Tubulin: from atomistic structure to supramolecular mechanical properties

Microtubules (MTs) are fundamental structural elements in the cytoskeleton of eukaryotic cells. Their unique mechanical properties depend on the properties of the tubulin dimer, its interactions with surrounding dimers and the geometric organization within the MT. While the geometry has already been well described in experimental works, the mechanical characteristics of the dimer as well as of the individual monomers have up to date not been described. These may therefore provide new, additional insight to the microtubule tensile properties. In this paper we construct a mesoscale model of MT with a bottom-up approach. First, we evaluate the elastic constants of each of the two monomers together with the interaction force between them by means of molecular dynamics (MD) simulations carried out in an explicit water environment. Using the MD results, we model a 1 lm long MT as a cylinder constituted by interacting elastic elements and examine its properties via finite element method (FEM). The obtained results show an elastic constant value for a-tubulin of 11 N/m, while for the b-tubulin the elastic constant was measured to be 15.6 N/m.

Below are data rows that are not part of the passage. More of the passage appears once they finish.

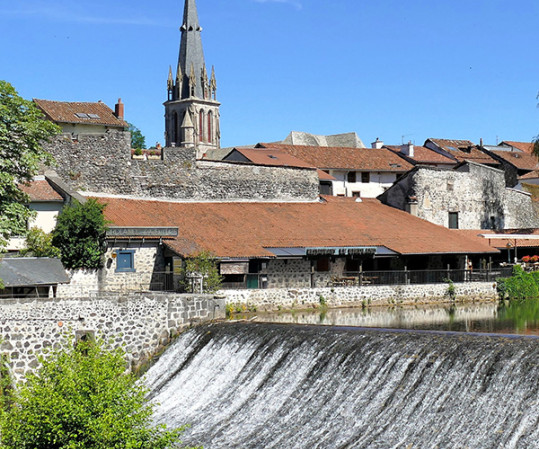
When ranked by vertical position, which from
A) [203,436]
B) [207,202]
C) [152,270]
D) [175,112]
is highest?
[175,112]

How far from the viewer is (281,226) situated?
4234cm

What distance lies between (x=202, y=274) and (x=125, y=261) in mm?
4096

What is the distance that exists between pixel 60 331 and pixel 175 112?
93.0 metres

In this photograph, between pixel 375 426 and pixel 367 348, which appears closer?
pixel 375 426

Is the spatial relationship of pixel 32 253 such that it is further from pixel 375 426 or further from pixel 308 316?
pixel 375 426

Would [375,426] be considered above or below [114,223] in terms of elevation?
below

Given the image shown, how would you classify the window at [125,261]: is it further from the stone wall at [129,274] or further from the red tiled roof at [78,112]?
the red tiled roof at [78,112]

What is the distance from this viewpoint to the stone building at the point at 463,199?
172 feet

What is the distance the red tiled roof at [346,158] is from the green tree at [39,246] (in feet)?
86.7

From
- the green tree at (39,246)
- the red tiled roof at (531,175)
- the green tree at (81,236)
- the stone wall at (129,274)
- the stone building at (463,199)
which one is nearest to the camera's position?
the green tree at (39,246)

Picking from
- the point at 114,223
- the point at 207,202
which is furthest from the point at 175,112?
the point at 114,223

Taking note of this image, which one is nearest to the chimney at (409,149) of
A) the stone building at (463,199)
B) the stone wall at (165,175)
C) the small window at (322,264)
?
the stone building at (463,199)

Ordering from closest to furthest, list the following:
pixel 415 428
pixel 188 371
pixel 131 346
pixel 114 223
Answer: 1. pixel 415 428
2. pixel 188 371
3. pixel 131 346
4. pixel 114 223

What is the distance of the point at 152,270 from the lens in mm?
36906
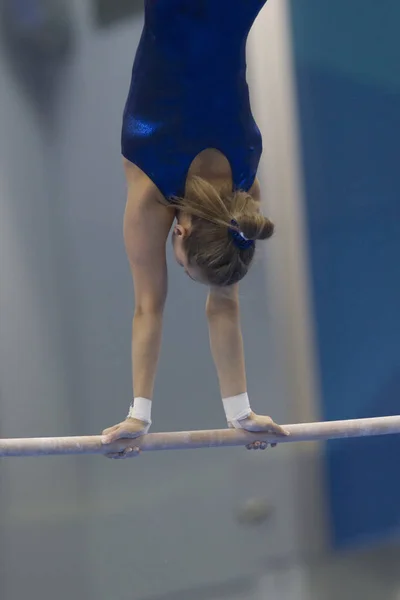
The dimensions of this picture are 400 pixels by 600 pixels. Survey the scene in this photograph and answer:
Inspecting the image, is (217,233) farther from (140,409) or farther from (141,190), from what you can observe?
(140,409)

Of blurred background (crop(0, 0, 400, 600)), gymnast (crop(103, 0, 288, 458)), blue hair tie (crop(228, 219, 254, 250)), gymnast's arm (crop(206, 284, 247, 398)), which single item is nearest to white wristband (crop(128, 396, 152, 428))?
gymnast (crop(103, 0, 288, 458))

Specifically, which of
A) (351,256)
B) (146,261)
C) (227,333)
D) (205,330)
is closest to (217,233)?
(146,261)

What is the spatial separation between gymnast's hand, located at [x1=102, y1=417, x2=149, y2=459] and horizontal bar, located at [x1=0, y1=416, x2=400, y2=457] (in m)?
0.01

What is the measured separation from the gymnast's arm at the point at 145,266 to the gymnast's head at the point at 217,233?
0.29 ft

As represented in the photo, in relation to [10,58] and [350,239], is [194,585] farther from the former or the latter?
[10,58]

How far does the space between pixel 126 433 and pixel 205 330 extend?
1412mm

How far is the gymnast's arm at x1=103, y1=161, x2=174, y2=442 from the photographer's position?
64.6 inches

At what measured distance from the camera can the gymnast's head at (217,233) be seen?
151 cm

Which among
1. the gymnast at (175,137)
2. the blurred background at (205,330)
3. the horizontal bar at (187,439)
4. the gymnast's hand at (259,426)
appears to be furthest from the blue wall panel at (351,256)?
the gymnast at (175,137)

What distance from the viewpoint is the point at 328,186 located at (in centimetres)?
320

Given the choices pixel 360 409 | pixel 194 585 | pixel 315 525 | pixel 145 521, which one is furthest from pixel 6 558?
pixel 360 409

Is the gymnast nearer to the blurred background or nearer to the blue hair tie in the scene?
the blue hair tie

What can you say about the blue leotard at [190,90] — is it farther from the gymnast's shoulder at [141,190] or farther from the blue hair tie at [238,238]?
the blue hair tie at [238,238]

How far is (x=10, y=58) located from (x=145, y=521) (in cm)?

Concerning interactions between neighbouring monomers, the elastic constants along the protofilament (45 N/m for the intra-dimer interface and 18 N/m for the inter-dimer interface) are more rigid than elastic constants calculated for lateral interfaces (11 and 15 N/m). The mesoscale model provides mechanical properties of the whole MT, thus allowing the comparison with data obtained by other previous experimental and theoretical studies. We report here a Young modulus of 1.66 GPa for the MT under axial tension. In perspective our approach provides a simple tool for the analysis of MT mechanical behaviour under different conditions.